(Collected data entries)

▼▼▼

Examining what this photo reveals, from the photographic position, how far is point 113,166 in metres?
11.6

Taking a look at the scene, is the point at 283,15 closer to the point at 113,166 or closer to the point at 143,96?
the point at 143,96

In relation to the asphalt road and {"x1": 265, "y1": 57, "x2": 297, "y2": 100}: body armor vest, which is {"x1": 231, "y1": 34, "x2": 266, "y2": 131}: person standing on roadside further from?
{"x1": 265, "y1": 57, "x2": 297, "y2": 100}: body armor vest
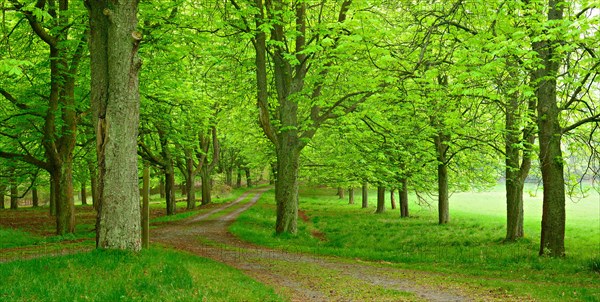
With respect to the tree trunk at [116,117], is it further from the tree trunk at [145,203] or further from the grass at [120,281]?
the tree trunk at [145,203]

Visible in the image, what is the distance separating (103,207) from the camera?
10.1 meters

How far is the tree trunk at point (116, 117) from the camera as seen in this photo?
1005 centimetres

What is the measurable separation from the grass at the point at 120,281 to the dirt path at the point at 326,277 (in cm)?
117

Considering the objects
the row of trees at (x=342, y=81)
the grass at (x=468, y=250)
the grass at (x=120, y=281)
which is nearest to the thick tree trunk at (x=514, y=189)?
the row of trees at (x=342, y=81)

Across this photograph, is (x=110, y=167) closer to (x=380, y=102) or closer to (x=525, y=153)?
(x=380, y=102)

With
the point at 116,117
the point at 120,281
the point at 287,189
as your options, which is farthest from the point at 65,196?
the point at 120,281

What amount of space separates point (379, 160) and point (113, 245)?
17301 millimetres

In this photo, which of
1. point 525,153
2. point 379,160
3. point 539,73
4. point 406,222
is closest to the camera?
point 539,73

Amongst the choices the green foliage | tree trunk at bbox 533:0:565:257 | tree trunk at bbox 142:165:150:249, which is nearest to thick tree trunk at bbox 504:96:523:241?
tree trunk at bbox 533:0:565:257

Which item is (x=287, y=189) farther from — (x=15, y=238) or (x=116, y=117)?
(x=15, y=238)

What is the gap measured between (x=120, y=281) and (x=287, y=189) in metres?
12.5

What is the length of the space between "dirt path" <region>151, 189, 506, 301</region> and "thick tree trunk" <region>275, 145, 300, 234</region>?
3.12 m

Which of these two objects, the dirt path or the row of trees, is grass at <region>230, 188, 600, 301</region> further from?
the row of trees

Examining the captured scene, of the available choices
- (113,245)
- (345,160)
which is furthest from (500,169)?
(113,245)
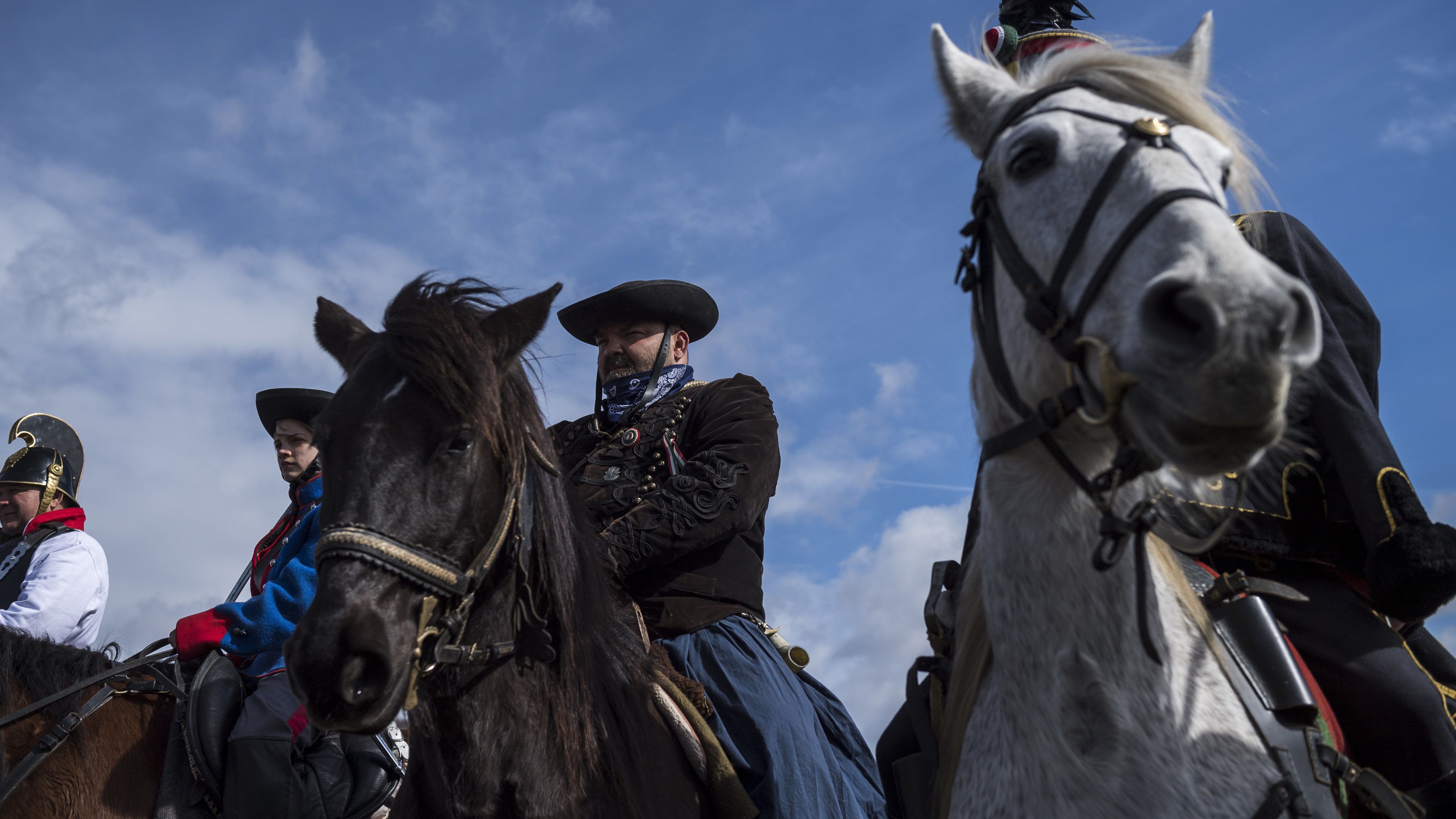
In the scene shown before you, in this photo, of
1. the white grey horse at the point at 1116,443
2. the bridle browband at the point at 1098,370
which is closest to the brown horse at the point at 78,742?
the white grey horse at the point at 1116,443

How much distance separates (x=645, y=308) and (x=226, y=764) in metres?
3.55

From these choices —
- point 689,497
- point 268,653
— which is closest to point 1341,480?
point 689,497

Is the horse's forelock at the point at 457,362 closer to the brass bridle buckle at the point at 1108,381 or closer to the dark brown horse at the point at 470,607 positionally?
the dark brown horse at the point at 470,607

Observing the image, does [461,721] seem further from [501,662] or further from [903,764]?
[903,764]

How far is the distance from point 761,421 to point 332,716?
→ 8.39ft

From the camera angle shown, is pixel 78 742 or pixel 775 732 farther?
pixel 78 742

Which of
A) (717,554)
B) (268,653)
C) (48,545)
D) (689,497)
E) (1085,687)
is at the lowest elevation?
(1085,687)

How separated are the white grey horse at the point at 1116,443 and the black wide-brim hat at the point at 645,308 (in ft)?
10.1

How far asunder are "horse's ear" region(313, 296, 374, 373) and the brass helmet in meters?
6.05

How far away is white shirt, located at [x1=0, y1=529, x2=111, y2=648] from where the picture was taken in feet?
22.3

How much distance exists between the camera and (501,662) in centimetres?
328

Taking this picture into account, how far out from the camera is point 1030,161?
95.8 inches

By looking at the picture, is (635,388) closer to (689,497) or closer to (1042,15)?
(689,497)

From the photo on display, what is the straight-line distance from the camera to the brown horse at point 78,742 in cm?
545
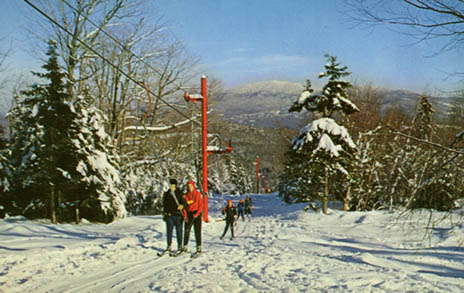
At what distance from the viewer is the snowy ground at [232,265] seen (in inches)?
251

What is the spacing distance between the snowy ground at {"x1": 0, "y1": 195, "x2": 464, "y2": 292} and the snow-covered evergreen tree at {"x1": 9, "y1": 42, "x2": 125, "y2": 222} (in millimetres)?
3037

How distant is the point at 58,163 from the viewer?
53.4 feet

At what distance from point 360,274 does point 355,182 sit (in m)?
14.6

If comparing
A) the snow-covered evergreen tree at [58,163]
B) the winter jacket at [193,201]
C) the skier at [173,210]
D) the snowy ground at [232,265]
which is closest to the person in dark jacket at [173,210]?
the skier at [173,210]

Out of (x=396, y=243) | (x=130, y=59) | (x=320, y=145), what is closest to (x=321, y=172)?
(x=320, y=145)

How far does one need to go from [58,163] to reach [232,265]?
11.6 m

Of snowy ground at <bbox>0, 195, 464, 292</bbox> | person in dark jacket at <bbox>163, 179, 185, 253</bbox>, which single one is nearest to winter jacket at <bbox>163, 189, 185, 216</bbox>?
person in dark jacket at <bbox>163, 179, 185, 253</bbox>

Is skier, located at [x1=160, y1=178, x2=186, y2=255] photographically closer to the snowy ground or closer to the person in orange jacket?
the person in orange jacket

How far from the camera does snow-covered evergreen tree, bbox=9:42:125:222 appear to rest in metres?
15.7

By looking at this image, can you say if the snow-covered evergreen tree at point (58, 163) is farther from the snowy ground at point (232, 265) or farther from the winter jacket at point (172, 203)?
the winter jacket at point (172, 203)

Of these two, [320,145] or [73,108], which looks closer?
[73,108]

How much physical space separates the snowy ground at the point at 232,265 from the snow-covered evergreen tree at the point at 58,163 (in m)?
3.04

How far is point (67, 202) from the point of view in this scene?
1642cm

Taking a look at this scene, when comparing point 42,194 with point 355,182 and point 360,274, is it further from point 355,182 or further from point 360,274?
point 355,182
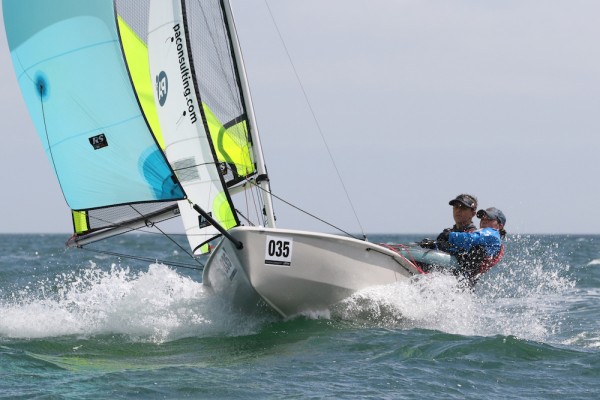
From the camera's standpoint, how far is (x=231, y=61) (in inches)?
323

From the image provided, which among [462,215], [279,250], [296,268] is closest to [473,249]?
[462,215]

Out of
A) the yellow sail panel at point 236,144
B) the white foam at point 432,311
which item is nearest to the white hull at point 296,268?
the white foam at point 432,311

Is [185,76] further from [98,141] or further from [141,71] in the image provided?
[98,141]

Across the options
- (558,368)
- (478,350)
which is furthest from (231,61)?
(558,368)

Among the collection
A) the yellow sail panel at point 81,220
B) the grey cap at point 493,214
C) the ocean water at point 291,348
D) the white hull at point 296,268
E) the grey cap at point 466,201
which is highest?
the grey cap at point 466,201

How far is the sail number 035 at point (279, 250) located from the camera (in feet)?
22.9

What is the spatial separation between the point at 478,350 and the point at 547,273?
10717 mm

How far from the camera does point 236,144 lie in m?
8.24

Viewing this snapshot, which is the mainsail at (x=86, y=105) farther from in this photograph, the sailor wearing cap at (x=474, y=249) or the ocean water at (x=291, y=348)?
the sailor wearing cap at (x=474, y=249)

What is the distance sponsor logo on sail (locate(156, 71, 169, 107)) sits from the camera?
7930 millimetres

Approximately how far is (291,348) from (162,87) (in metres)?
2.54

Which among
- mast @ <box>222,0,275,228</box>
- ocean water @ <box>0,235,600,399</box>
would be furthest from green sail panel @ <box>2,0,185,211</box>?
ocean water @ <box>0,235,600,399</box>

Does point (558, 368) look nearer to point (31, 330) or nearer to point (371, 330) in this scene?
point (371, 330)

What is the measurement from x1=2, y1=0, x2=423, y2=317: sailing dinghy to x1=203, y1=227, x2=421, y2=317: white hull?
0.03m
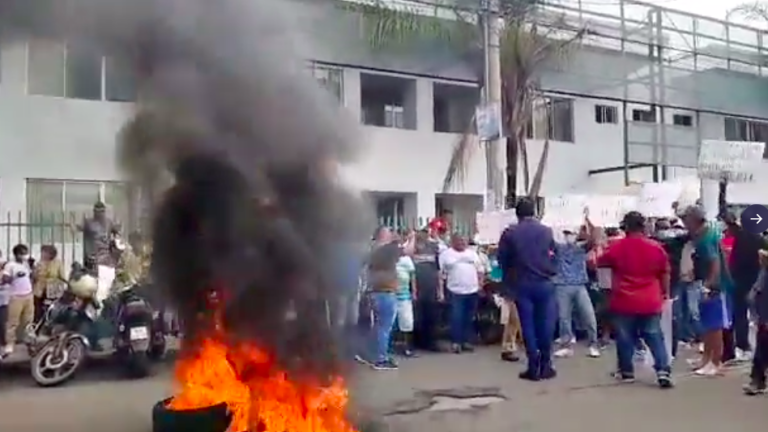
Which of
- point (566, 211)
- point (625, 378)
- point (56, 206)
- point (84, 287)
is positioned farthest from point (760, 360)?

▲▲▲

**REQUIREMENT**
Rewrite every item above, replacing "nearest to" with "closest to" and leaving all other text unchanged. Omit the pictures from your output.

**FULL RESPONSE**
Examining what this photo reveals, from the photographic position, how far is point 113,166 in metres?
11.6

Taking a look at the scene, is the point at 283,15 closer to the point at 113,166 or closer to the point at 143,96?
the point at 143,96

In relation to the asphalt road and {"x1": 265, "y1": 57, "x2": 297, "y2": 100}: body armor vest, which is {"x1": 231, "y1": 34, "x2": 266, "y2": 131}: person standing on roadside further from?
{"x1": 265, "y1": 57, "x2": 297, "y2": 100}: body armor vest
With respect to the tree trunk at [116,117], is it further from the tree trunk at [145,203] or further from the grass at [120,281]?
the tree trunk at [145,203]

Visible in the image, what is the distance separating (103,207) from the camera?
10.1 meters

How far is the tree trunk at point (116, 117) from the camera as seen in this photo?
1005 centimetres

What is the measurable separation from the grass at the point at 120,281 to the dirt path at the point at 326,277 (in cm)?
117

Considering the objects
the row of trees at (x=342, y=81)
the grass at (x=468, y=250)
the grass at (x=120, y=281)
which is closest to the thick tree trunk at (x=514, y=189)?
the row of trees at (x=342, y=81)

Across this photograph, is (x=110, y=167) closer to (x=380, y=102) or closer to (x=525, y=153)?
(x=380, y=102)

With
the point at 116,117
the point at 120,281
the point at 287,189
as your options, which is farthest from the point at 65,196?
the point at 120,281

What amount of space separates point (379, 160) and point (113, 245)?
17301 millimetres

In this photo, which of
1. point 525,153
2. point 379,160
3. point 539,73
4. point 406,222
is closest to the camera?
point 539,73

Amongst the choices the green foliage | tree trunk at bbox 533:0:565:257 | tree trunk at bbox 142:165:150:249, which is closest to thick tree trunk at bbox 504:96:523:241?
tree trunk at bbox 533:0:565:257

Which item is (x=287, y=189) farther from — (x=15, y=238) or (x=116, y=117)?
(x=15, y=238)

What is the gap measured between (x=120, y=281) and (x=287, y=189) in metres?
12.5

What is the length of the space between "dirt path" <region>151, 189, 506, 301</region> and "thick tree trunk" <region>275, 145, 300, 234</region>?
3.12 m

Which of these two objects, the dirt path or the row of trees, is grass at <region>230, 188, 600, 301</region> further from?
the row of trees

Examining the captured scene, of the available choices
- (113,245)
- (345,160)
which is furthest from (500,169)?
(113,245)
In the scene shown before you, in this photo, of
1. the white grey horse at the point at 1116,443
2. the bridle browband at the point at 1098,370
which is closest to the brown horse at the point at 78,742?
the white grey horse at the point at 1116,443

How much distance separates (x=645, y=308) and (x=226, y=764) in metres?
3.55

From these choices —
- point 689,497
- point 268,653
— which is closest to point 1341,480?
point 689,497

Is the horse's forelock at the point at 457,362 closer to the brass bridle buckle at the point at 1108,381 or closer to the dark brown horse at the point at 470,607 positionally?
the dark brown horse at the point at 470,607

Observing the image, does [461,721] seem further from [501,662] or further from [903,764]?
[903,764]

How far is the distance from point 761,421 to point 332,716?
→ 8.39ft

From the camera angle shown, is pixel 78 742 or pixel 775 732 farther?
pixel 78 742

Which of
A) (717,554)
B) (268,653)
C) (48,545)
D) (689,497)
E) (1085,687)
is at the lowest elevation?
(1085,687)

How separated are the white grey horse at the point at 1116,443 and the black wide-brim hat at the point at 645,308 (in ft)?
10.1

How far asunder are "horse's ear" region(313, 296, 374, 373) and the brass helmet in meters?
6.05

How far away is white shirt, located at [x1=0, y1=529, x2=111, y2=648] from where the picture was taken in feet?
22.3

How much distance exists between the camera and (501,662) in centimetres?
328

Taking this picture into account, how far out from the camera is point 1030,161?
95.8 inches

By looking at the picture, is (635,388) closer to (689,497) or closer to (1042,15)?
(689,497)

From the photo on display, what is the straight-line distance from the camera to the brown horse at point 78,742 in cm?
545
At what distance from the viewer is the snowy ground at [232,265] seen (in inches)?
251

What is the spacing distance between the snowy ground at {"x1": 0, "y1": 195, "x2": 464, "y2": 292} and the snow-covered evergreen tree at {"x1": 9, "y1": 42, "x2": 125, "y2": 222} (in millimetres)?
3037

How distant is the point at 58,163 from the viewer?
53.4 feet

At what distance from point 360,274 does point 355,182 sit (in m)?
14.6

If comparing
A) the snow-covered evergreen tree at [58,163]
B) the winter jacket at [193,201]
C) the skier at [173,210]
D) the snowy ground at [232,265]
which is closest to the person in dark jacket at [173,210]?
the skier at [173,210]

Out of (x=396, y=243) | (x=130, y=59) | (x=320, y=145), what is closest to (x=321, y=172)?
(x=320, y=145)

How far does one need to go from [58,163] to reach [232,265]?
11.6 m

Of snowy ground at <bbox>0, 195, 464, 292</bbox> | person in dark jacket at <bbox>163, 179, 185, 253</bbox>, which single one is closest to winter jacket at <bbox>163, 189, 185, 216</bbox>?
person in dark jacket at <bbox>163, 179, 185, 253</bbox>

Is skier, located at [x1=160, y1=178, x2=186, y2=255] photographically closer to the snowy ground or closer to the person in orange jacket?
the person in orange jacket

How far from the camera does snow-covered evergreen tree, bbox=9:42:125:222 appear to rest in metres?
15.7

By looking at this image, can you say if the snow-covered evergreen tree at point (58, 163) is farther from the snowy ground at point (232, 265) or farther from the winter jacket at point (172, 203)?
the winter jacket at point (172, 203)

Of these two, [320,145] or [73,108], which looks closer?
[73,108]

How much physical space separates the snowy ground at the point at 232,265 from the snow-covered evergreen tree at the point at 58,163 (in m)?
3.04

How far is point (67, 202) from the point of view in this scene?
1642cm

Taking a look at this scene, when comparing point 42,194 with point 355,182 and point 360,274, is it further from point 355,182 or further from point 360,274?
point 355,182
From the camera's standpoint, how far is (x=231, y=61) (in inches)?
323

From the image provided, which among [462,215], [279,250], [296,268] is closest to [473,249]?
[462,215]

Out of
A) the yellow sail panel at point 236,144
B) the white foam at point 432,311
which item is closest to the white hull at point 296,268?
the white foam at point 432,311

Is [185,76] further from [98,141] or further from [141,71] in the image provided?
[98,141]

Across the options
- (558,368)
- (478,350)
which is furthest from (231,61)?
(558,368)

Among the collection
A) the yellow sail panel at point 81,220
B) the grey cap at point 493,214
C) the ocean water at point 291,348
D) the white hull at point 296,268
E) the grey cap at point 466,201
which is highest?
the grey cap at point 466,201

How far is the sail number 035 at point (279, 250) located from the camera (in feet)?
22.9

What is the spatial separation between the point at 478,350 and the point at 547,273?
10717 mm

How far from the camera does point 236,144 lie in m?
8.24

Viewing this snapshot, which is the mainsail at (x=86, y=105) farther from in this photograph, the sailor wearing cap at (x=474, y=249) or the ocean water at (x=291, y=348)?
the sailor wearing cap at (x=474, y=249)

What is the distance sponsor logo on sail (locate(156, 71, 169, 107)) sits from the camera?
7930 millimetres

Approximately how far is (291,348) from (162,87) (in metres)?
2.54

Which among
- mast @ <box>222,0,275,228</box>
- ocean water @ <box>0,235,600,399</box>
would be furthest from green sail panel @ <box>2,0,185,211</box>?
ocean water @ <box>0,235,600,399</box>

Does point (558, 368) look nearer to point (31, 330) or nearer to point (371, 330) in this scene?
point (371, 330)

What is the measurement from x1=2, y1=0, x2=423, y2=317: sailing dinghy to x1=203, y1=227, x2=421, y2=317: white hull?
0.03m
Which of
- point (566, 211)
- point (625, 378)
- point (56, 206)
- point (84, 287)
is positioned farthest from point (760, 360)?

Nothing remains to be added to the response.